I think I respond (wrongly) to my conception of the pianist rather than what I hear with these pieces. They are pretty indestructible if the pianist can play them, very tough.

But Arrau in the 1st especially, the way he knows how to mold the second movement is just tremendous.

I grew up with Serkin/Ormandy and still am fond of that.

Then a little later was dazzled by Ashkenazy's ability to play them. Just get the notes out, and I like the recordings with Haitink/RCO, pretty fine.

And then the surprise to me, that Fischer/Furtwaengler 2nd mentioned above has some of the most beautiful playing of anything I've ever heard. I expected little because I have a conception of Fischer as a "small" player, early Beethoven, Bach, Schubert, but his Brahms is SO beautiful!!
=-=-=-=-=
◆ **Challenge**:
Answer these questions using the forum post above.
(a) Which conductor does the post pair with Serkin in the recording the writer grew up with?
(b) With whom does the post say Ashkenazy made the recordings the writer likes?
(c) Which composers are named as part of the writer's conception of Fischer as a "small" player?

◆ **Data lines**:
=-=-=-=-=
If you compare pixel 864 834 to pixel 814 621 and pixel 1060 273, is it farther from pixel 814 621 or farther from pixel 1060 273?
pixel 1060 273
=-=-=-=-=
◆ **Response**:
(a) Ormandy
(b) Haitink and the RCO
(c) Early Beethoven, Bach, and Schubert